Apprenons de Jean-Baptiste à ne pas présumer que nous connaissons déjà Jésus, que nous savons  déjà tout  sur lui (cf. v. 31). Il n’en est pas ainsi. Arrêtons-nous à l’Evangile, éventuellement en contemplant une icône du Christ, une «Sainte Face». Contemplons avec les yeux et encore plus avec le cœur; et laissons-nous instruire par l’Esprit Saint, qui nous dit intérieurement: c’est Lui! Il est le Fils de Dieu qui s’est fait Agneau, immolé par amour. Lui, Lui seul a pris sur lui, Lui seul a souffert,  a expié le péché, le péché de chacun de nous, le péché du monde, et aussi mes péchés. Tous. Il les a tous pris sur lui et il nous les a enlevés, afin que nous soyons enfin libres, non plus esclaves du mal. Oui, nous sommes encore de pauvres pécheurs, mais pas des esclaves, non, pas des esclaves: des enfants, des enfants de Dieu!

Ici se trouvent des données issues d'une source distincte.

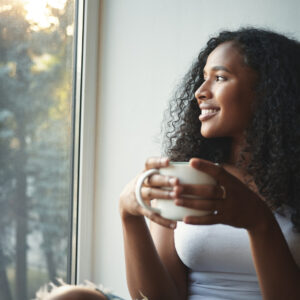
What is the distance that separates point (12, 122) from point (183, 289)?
716mm

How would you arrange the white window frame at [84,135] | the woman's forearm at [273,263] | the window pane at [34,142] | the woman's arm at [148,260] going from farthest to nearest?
the white window frame at [84,135] → the window pane at [34,142] → the woman's arm at [148,260] → the woman's forearm at [273,263]

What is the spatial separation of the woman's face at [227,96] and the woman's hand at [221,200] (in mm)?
396

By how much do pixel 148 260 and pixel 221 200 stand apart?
0.40 m

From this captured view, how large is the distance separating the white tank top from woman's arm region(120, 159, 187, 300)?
0.06 m

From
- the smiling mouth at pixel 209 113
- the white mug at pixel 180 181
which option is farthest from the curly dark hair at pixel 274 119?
the white mug at pixel 180 181

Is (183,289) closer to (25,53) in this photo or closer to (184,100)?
(184,100)

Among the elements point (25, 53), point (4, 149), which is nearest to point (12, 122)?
point (4, 149)

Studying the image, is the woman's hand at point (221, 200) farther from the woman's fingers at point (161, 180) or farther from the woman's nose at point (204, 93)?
the woman's nose at point (204, 93)

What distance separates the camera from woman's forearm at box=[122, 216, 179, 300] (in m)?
1.01

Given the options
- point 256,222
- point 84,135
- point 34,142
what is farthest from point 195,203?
point 84,135

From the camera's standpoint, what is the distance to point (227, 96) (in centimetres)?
111

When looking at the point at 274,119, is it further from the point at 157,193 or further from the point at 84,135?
the point at 84,135

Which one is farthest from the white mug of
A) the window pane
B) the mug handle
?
the window pane

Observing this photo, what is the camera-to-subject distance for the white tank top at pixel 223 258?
1.08m
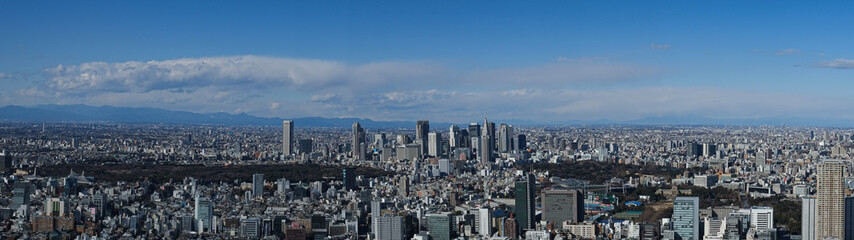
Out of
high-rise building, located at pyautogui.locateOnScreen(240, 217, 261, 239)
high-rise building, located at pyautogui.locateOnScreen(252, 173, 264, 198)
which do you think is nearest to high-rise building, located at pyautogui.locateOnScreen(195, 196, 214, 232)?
high-rise building, located at pyautogui.locateOnScreen(240, 217, 261, 239)

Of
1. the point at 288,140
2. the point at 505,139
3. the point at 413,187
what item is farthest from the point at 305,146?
the point at 413,187

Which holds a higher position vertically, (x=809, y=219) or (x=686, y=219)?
(x=809, y=219)

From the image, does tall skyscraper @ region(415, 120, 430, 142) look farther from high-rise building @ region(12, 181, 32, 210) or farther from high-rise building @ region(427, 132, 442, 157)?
high-rise building @ region(12, 181, 32, 210)

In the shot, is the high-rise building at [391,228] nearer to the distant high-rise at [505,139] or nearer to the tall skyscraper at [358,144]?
the tall skyscraper at [358,144]

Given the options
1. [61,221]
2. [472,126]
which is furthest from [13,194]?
[472,126]

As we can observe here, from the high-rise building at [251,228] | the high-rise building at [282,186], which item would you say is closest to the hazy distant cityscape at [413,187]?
the high-rise building at [251,228]

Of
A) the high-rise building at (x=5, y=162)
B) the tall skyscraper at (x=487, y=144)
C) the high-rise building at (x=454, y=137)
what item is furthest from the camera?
the high-rise building at (x=454, y=137)

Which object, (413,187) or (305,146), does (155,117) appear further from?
(413,187)
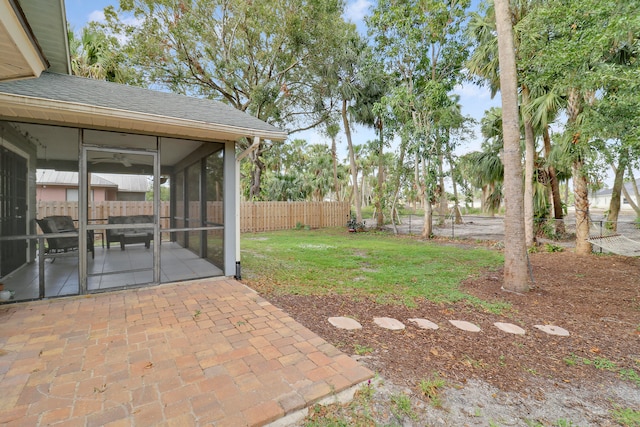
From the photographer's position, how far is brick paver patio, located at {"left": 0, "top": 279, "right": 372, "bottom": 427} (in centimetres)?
183

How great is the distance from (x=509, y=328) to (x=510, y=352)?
0.64 meters

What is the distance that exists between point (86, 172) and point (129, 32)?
439 inches

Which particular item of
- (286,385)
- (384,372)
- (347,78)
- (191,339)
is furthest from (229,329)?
(347,78)

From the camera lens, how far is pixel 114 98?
4121 millimetres

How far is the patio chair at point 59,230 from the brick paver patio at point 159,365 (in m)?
0.82

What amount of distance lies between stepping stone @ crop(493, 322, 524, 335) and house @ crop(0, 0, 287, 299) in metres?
3.94

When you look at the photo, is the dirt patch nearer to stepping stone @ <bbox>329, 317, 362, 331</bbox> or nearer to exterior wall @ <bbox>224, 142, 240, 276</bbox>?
stepping stone @ <bbox>329, 317, 362, 331</bbox>

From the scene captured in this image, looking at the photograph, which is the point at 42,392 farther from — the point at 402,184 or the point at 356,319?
the point at 402,184

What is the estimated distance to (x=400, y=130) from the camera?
1171 cm

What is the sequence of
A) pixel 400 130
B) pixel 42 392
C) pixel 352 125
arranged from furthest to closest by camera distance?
1. pixel 352 125
2. pixel 400 130
3. pixel 42 392

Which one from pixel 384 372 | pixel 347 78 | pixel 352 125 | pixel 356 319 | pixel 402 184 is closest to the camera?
pixel 384 372

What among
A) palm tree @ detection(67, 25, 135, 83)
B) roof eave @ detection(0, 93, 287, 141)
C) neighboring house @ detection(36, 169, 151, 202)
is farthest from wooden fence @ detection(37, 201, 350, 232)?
palm tree @ detection(67, 25, 135, 83)

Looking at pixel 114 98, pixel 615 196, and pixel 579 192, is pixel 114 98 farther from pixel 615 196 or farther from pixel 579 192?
pixel 615 196

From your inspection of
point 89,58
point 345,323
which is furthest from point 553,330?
point 89,58
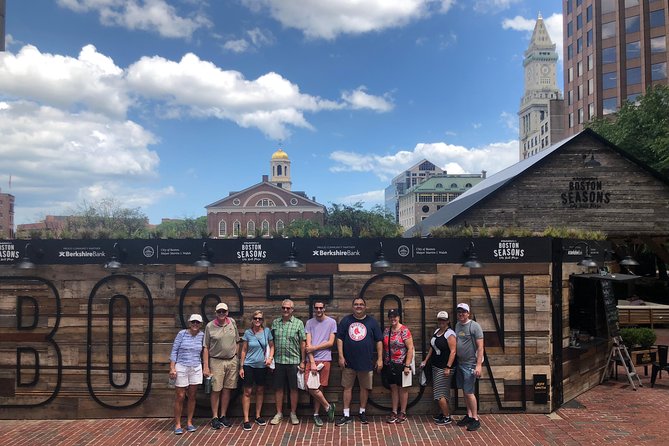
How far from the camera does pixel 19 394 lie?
7047mm

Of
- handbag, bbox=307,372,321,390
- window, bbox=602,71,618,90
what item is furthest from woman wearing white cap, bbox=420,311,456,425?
window, bbox=602,71,618,90

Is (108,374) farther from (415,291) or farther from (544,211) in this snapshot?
(544,211)

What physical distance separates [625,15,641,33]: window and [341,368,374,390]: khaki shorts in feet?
187

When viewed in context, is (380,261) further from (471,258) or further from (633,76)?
(633,76)

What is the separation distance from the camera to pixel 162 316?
23.4ft

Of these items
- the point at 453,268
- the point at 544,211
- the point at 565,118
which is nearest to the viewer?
the point at 453,268

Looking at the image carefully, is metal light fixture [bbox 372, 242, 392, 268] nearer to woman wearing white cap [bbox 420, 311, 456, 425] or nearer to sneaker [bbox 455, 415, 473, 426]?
woman wearing white cap [bbox 420, 311, 456, 425]

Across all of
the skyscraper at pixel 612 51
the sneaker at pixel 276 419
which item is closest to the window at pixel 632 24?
the skyscraper at pixel 612 51

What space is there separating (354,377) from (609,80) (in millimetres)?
56545

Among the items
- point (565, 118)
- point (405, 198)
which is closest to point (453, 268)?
point (565, 118)

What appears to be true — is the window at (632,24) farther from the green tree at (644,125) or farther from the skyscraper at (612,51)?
the green tree at (644,125)

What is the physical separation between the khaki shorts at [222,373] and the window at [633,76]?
5655 cm

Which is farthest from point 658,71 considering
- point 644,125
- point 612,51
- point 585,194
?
point 585,194

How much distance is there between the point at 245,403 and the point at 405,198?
132579mm
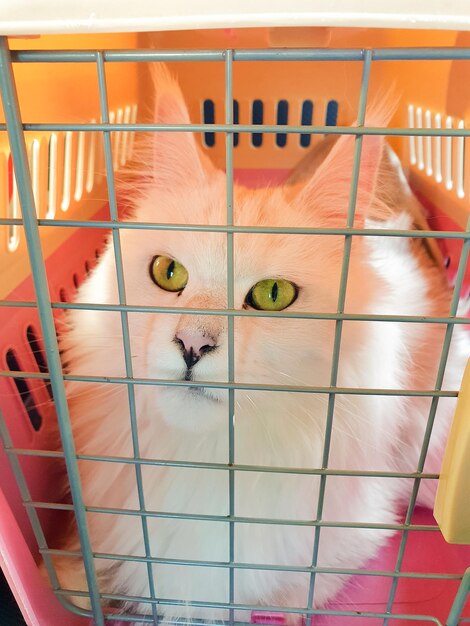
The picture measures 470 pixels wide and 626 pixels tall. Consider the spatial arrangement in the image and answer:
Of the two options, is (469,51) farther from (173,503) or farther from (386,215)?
(173,503)

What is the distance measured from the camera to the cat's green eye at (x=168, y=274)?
74 centimetres

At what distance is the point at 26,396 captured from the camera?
998 mm

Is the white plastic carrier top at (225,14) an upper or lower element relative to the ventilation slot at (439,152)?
lower

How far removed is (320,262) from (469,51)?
359 millimetres

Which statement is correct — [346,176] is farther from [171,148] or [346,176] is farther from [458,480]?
[458,480]

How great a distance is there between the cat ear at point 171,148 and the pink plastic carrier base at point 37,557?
0.32 m

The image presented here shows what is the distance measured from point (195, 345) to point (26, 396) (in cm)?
51

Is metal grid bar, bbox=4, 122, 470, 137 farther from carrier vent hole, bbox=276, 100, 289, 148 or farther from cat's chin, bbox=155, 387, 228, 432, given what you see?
carrier vent hole, bbox=276, 100, 289, 148

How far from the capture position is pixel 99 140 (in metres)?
1.37

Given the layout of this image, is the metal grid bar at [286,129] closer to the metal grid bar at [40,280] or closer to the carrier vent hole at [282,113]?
the metal grid bar at [40,280]

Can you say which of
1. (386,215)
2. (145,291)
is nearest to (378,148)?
(386,215)

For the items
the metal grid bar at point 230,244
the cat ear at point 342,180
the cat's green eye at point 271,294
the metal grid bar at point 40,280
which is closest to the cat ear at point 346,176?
the cat ear at point 342,180

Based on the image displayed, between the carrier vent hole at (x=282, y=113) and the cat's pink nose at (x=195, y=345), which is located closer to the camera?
the cat's pink nose at (x=195, y=345)

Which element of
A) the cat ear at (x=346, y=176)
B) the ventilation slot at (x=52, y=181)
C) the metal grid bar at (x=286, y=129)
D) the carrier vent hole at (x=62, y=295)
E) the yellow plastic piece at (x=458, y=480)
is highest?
the ventilation slot at (x=52, y=181)
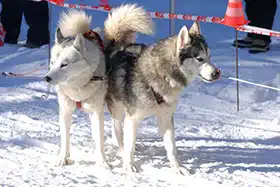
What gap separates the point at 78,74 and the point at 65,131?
52 cm

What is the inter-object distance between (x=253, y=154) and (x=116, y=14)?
147 cm

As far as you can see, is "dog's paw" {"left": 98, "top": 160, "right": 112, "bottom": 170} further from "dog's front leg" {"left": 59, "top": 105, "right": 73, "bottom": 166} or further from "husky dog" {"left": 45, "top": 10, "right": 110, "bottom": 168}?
"dog's front leg" {"left": 59, "top": 105, "right": 73, "bottom": 166}

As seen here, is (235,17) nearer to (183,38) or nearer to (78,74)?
(183,38)

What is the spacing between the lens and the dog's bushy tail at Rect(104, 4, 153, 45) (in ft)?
13.3

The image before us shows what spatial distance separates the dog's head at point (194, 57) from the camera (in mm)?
3461

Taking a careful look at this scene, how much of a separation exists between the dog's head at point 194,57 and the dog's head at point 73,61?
574mm

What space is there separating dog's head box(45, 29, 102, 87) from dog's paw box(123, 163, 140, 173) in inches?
25.4

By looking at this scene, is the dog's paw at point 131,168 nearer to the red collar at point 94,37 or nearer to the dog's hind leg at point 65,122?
the dog's hind leg at point 65,122

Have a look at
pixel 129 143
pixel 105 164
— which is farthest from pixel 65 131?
pixel 129 143

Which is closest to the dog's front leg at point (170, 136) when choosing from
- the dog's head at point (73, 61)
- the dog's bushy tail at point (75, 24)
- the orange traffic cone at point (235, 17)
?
the dog's head at point (73, 61)

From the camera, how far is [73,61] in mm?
3492

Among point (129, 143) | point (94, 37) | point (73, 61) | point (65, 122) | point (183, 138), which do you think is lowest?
point (183, 138)

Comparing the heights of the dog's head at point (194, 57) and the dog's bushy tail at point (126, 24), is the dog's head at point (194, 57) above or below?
below

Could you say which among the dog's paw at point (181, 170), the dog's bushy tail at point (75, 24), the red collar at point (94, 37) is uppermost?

Que la Vierge Marie  nous obtienne la force de témoigner de son Fils Jésus; de l’annoncer avec joie à travers une vie libérée du mal et une parole pleine de foi émerveillée et reconnaissante.


À l'issue de l'Angélus

Chers frères et sœurs, aujourd’hui se déroule à Berlin une conférence visant à discuter de la crise en Libye. Je souhaite vivement que ce sommet, si important, soit le début d’un chemin vers la fin des violences et une solution négociée qui conduise à la paix et à la stabilité tant désirée  du pays.

Je vous salue tous, chers pèlerins et fidèles romains. En particulier les membres de diverses  confraternités de Séville, en Espagne; les fidèles de Bielsko-Biała et de Poznan, en Pologne; les étudiants du «Loras College» de Dubuque, aux Etats-Unis, et ceux de Vila Pouca de Aguiar, au Portugal.

Je salue les groupes paroissiaux de Scandicci et Quarto d’Altino, ceux de San Giuseppe al Trionfale et de San Melchiade à Rome, ainsi que les servants d’autel de Corva, diocèse de Concordia-Pordenone, avec leurs familles.

J’ai plaisir à rappeler que 2020 a été désignée au niveau  international comme l’«Année du personnel  infirmier et des  sages-femmes». Les infirmiers sont le personnel de la santé le plus nombreux et le plus proche des malades et les sages-femmes accomplissent sans doute la plus nobles des professions. Prions pour eux tous, afin qu’ils puissent exercer au mieux leur travail précieux.

Je souhaite à tous un bon dimanche. S’il vous plaît n’oubliez pas de prier pour moi. Bon déjeuner et au revoir!